Start of RECORDS FOR THIS EXERCISE

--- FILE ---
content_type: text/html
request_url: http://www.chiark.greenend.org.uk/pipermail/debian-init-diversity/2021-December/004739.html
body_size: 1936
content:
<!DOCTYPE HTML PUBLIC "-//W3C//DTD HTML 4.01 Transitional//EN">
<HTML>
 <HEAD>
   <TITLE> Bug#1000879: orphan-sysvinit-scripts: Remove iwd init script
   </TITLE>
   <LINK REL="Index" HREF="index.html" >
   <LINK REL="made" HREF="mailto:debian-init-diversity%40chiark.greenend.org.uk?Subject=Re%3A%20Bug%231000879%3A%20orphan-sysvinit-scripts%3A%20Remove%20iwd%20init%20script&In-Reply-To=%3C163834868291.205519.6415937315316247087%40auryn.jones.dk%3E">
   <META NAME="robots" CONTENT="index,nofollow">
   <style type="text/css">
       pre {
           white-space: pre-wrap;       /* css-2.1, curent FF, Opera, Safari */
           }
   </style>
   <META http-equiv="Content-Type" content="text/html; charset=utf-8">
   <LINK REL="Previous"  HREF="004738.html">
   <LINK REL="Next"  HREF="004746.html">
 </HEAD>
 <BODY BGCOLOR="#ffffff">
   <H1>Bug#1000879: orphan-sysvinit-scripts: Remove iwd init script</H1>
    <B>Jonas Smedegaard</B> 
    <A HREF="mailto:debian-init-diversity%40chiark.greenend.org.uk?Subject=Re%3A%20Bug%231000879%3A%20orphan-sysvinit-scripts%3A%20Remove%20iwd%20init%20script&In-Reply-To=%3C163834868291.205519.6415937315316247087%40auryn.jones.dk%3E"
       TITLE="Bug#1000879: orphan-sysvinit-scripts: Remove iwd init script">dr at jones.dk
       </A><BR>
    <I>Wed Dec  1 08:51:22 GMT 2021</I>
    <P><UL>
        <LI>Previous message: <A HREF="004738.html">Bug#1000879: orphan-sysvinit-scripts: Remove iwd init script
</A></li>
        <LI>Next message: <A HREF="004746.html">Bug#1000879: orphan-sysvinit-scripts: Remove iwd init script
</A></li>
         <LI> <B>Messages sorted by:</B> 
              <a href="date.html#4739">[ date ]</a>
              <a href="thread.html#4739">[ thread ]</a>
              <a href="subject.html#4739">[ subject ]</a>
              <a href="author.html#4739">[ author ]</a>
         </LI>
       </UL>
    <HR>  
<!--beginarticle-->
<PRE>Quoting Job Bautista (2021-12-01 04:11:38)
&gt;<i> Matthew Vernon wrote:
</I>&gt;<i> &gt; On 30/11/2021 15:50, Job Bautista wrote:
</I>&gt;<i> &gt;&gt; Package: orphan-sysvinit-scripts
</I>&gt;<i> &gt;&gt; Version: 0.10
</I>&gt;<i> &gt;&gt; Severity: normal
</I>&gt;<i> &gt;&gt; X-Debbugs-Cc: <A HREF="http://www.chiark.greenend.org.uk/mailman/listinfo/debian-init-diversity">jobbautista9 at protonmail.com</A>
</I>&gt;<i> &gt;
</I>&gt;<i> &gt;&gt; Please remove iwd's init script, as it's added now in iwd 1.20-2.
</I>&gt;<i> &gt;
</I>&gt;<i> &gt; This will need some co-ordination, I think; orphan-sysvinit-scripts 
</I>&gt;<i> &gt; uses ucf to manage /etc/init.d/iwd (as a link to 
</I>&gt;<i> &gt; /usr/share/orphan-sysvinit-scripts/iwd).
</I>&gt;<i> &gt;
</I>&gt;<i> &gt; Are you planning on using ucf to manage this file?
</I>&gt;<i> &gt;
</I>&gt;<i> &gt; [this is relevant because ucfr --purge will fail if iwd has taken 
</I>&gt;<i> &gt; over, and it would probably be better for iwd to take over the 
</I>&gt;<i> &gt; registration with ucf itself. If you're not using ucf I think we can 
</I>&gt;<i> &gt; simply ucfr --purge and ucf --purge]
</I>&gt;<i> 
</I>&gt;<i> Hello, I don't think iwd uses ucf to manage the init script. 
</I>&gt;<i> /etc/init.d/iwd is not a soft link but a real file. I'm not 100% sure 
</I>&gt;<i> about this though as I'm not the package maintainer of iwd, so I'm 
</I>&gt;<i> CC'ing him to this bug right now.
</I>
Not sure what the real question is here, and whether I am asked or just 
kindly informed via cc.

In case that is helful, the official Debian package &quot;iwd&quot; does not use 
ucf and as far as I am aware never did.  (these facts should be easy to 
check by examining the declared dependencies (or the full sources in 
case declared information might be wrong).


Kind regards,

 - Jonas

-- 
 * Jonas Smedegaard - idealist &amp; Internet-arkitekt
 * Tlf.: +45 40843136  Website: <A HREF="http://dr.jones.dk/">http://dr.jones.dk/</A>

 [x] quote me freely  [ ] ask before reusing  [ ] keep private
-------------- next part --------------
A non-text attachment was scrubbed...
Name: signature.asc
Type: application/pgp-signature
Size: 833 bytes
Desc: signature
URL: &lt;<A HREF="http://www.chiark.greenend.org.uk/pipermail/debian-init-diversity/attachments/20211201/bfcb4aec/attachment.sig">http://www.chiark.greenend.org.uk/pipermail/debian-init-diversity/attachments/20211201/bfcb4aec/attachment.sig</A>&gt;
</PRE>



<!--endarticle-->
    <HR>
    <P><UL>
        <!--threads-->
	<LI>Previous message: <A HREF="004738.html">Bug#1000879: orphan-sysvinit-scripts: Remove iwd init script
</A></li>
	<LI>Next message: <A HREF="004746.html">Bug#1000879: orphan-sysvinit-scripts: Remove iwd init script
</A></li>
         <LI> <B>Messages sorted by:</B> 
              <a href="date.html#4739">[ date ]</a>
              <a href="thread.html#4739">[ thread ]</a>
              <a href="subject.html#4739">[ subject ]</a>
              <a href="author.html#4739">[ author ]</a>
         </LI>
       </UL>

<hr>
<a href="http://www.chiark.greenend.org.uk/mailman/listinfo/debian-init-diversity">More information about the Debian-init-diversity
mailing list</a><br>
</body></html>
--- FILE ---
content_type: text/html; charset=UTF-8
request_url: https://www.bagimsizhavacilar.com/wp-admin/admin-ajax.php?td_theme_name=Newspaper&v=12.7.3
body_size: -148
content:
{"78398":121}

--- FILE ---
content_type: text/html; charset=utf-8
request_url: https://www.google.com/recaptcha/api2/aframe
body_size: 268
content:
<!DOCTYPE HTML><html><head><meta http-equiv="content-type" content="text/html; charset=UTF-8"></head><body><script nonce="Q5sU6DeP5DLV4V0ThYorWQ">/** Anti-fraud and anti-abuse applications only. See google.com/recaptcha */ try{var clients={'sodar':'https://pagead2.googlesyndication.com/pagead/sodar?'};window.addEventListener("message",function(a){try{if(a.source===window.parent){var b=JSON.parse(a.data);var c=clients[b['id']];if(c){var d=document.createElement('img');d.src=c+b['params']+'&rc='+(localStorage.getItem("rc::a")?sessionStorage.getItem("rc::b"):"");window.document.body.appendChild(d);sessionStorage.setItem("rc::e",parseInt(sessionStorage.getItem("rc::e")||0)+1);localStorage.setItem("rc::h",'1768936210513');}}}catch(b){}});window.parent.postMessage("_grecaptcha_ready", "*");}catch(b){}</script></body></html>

End of RECORDS FOR THIS EXERCISE

### YOUR TASK
The expected response is the full set of records, reproduced exactly.

### RESPONSE FOR THIS EXERCISE
--- FILE ---
content_type: text/html
request_url: http://www.chiark.greenend.org.uk/pipermail/debian-init-diversity/2021-December/004739.html
body_size: 1936
content:
<!DOCTYPE HTML PUBLIC "-//W3C//DTD HTML 4.01 Transitional//EN">
<HTML>
 <HEAD>
   <TITLE> Bug#1000879: orphan-sysvinit-scripts: Remove iwd init script
   </TITLE>
   <LINK REL="Index" HREF="index.html" >
   <LINK REL="made" HREF="mailto:debian-init-diversity%40chiark.greenend.org.uk?Subject=Re%3A%20Bug%231000879%3A%20orphan-sysvinit-scripts%3A%20Remove%20iwd%20init%20script&In-Reply-To=%3C163834868291.205519.6415937315316247087%40auryn.jones.dk%3E">
   <META NAME="robots" CONTENT="index,nofollow">
   <style type="text/css">
       pre {
           white-space: pre-wrap;       /* css-2.1, curent FF, Opera, Safari */
           }
   </style>
   <META http-equiv="Content-Type" content="text/html; charset=utf-8">
   <LINK REL="Previous"  HREF="004738.html">
   <LINK REL="Next"  HREF="004746.html">
 </HEAD>
 <BODY BGCOLOR="#ffffff">
   <H1>Bug#1000879: orphan-sysvinit-scripts: Remove iwd init script</H1>
    <B>Jonas Smedegaard</B> 
    <A HREF="mailto:debian-init-diversity%40chiark.greenend.org.uk?Subject=Re%3A%20Bug%231000879%3A%20orphan-sysvinit-scripts%3A%20Remove%20iwd%20init%20script&In-Reply-To=%3C163834868291.205519.6415937315316247087%40auryn.jones.dk%3E"
       TITLE="Bug#1000879: orphan-sysvinit-scripts: Remove iwd init script">dr at jones.dk
       </A><BR>
    <I>Wed Dec  1 08:51:22 GMT 2021</I>
    <P><UL>
        <LI>Previous message: <A HREF="004738.html">Bug#1000879: orphan-sysvinit-scripts: Remove iwd init script
</A></li>
        <LI>Next message: <A HREF="004746.html">Bug#1000879: orphan-sysvinit-scripts: Remove iwd init script
</A></li>
         <LI> <B>Messages sorted by:</B> 
              <a href="date.html#4739">[ date ]</a>
              <a href="thread.html#4739">[ thread ]</a>
              <a href="subject.html#4739">[ subject ]</a>
              <a href="author.html#4739">[ author ]</a>
         </LI>
       </UL>
    <HR>  
<!--beginarticle-->
<PRE>Quoting Job Bautista (2021-12-01 04:11:38)
&gt;<i> Matthew Vernon wrote:
</I>&gt;<i> &gt; On 30/11/2021 15:50, Job Bautista wrote:
</I>&gt;<i> &gt;&gt; Package: orphan-sysvinit-scripts
</I>&gt;<i> &gt;&gt; Version: 0.10
</I>&gt;<i> &gt;&gt; Severity: normal
</I>&gt;<i> &gt;&gt; X-Debbugs-Cc: <A HREF="http://www.chiark.greenend.org.uk/mailman/listinfo/debian-init-diversity">jobbautista9 at protonmail.com</A>
</I>&gt;<i> &gt;
</I>&gt;<i> &gt;&gt; Please remove iwd's init script, as it's added now in iwd 1.20-2.
</I>&gt;<i> &gt;
</I>&gt;<i> &gt; This will need some co-ordination, I think; orphan-sysvinit-scripts 
</I>&gt;<i> &gt; uses ucf to manage /etc/init.d/iwd (as a link to 
</I>&gt;<i> &gt; /usr/share/orphan-sysvinit-scripts/iwd).
</I>&gt;<i> &gt;
</I>&gt;<i> &gt; Are you planning on using ucf to manage this file?
</I>&gt;<i> &gt;
</I>&gt;<i> &gt; [this is relevant because ucfr --purge will fail if iwd has taken 
</I>&gt;<i> &gt; over, and it would probably be better for iwd to take over the 
</I>&gt;<i> &gt; registration with ucf itself. If you're not using ucf I think we can 
</I>&gt;<i> &gt; simply ucfr --purge and ucf --purge]
</I>&gt;<i> 
</I>&gt;<i> Hello, I don't think iwd uses ucf to manage the init script. 
</I>&gt;<i> /etc/init.d/iwd is not a soft link but a real file. I'm not 100% sure 
</I>&gt;<i> about this though as I'm not the package maintainer of iwd, so I'm 
</I>&gt;<i> CC'ing him to this bug right now.
</I>
Not sure what the real question is here, and whether I am asked or just 
kindly informed via cc.

In case that is helful, the official Debian package &quot;iwd&quot; does not use 
ucf and as far as I am aware never did.  (these facts should be easy to 
check by examining the declared dependencies (or the full sources in 
case declared information might be wrong).


Kind regards,

 - Jonas

-- 
 * Jonas Smedegaard - idealist &amp; Internet-arkitekt
 * Tlf.: +45 40843136  Website: <A HREF="http://dr.jones.dk/">http://dr.jones.dk/</A>

 [x] quote me freely  [ ] ask before reusing  [ ] keep private
-------------- next part --------------
A non-text attachment was scrubbed...
Name: signature.asc
Type: application/pgp-signature
Size: 833 bytes
Desc: signature
URL: &lt;<A HREF="http://www.chiark.greenend.org.uk/pipermail/debian-init-diversity/attachments/20211201/bfcb4aec/attachment.sig">http://www.chiark.greenend.org.uk/pipermail/debian-init-diversity/attachments/20211201/bfcb4aec/attachment.sig</A>&gt;
</PRE>



<!--endarticle-->
    <HR>
    <P><UL>
        <!--threads-->
	<LI>Previous message: <A HREF="004738.html">Bug#1000879: orphan-sysvinit-scripts: Remove iwd init script
</A></li>
	<LI>Next message: <A HREF="004746.html">Bug#1000879: orphan-sysvinit-scripts: Remove iwd init script
</A></li>
         <LI> <B>Messages sorted by:</B> 
              <a href="date.html#4739">[ date ]</a>
              <a href="thread.html#4739">[ thread ]</a>
              <a href="subject.html#4739">[ subject ]</a>
              <a href="author.html#4739">[ author ]</a>
         </LI>
       </UL>

<hr>
<a href="http://www.chiark.greenend.org.uk/mailman/listinfo/debian-init-diversity">More information about the Debian-init-diversity
mailing list</a><br>
</body></html>
--- FILE ---
content_type: text/html; charset=UTF-8
request_url: https://www.bagimsizhavacilar.com/wp-admin/admin-ajax.php?td_theme_name=Newspaper&v=12.7.3
body_size: -148
content:
{"78398":121}

--- FILE ---
content_type: text/html; charset=utf-8
request_url: https://www.google.com/recaptcha/api2/aframe
body_size: 268
content:
<!DOCTYPE HTML><html><head><meta http-equiv="content-type" content="text/html; charset=UTF-8"></head><body><script nonce="Q5sU6DeP5DLV4V0ThYorWQ">/** Anti-fraud and anti-abuse applications only. See google.com/recaptcha */ try{var clients={'sodar':'https://pagead2.googlesyndication.com/pagead/sodar?'};window.addEventListener("message",function(a){try{if(a.source===window.parent){var b=JSON.parse(a.data);var c=clients[b['id']];if(c){var d=document.createElement('img');d.src=c+b['params']+'&rc='+(localStorage.getItem("rc::a")?sessionStorage.getItem("rc::b"):"");window.document.body.appendChild(d);sessionStorage.setItem("rc::e",parseInt(sessionStorage.getItem("rc::e")||0)+1);localStorage.setItem("rc::h",'1768936210513');}}}catch(b){}});window.parent.postMessage("_grecaptcha_ready", "*");}catch(b){}</script></body></html>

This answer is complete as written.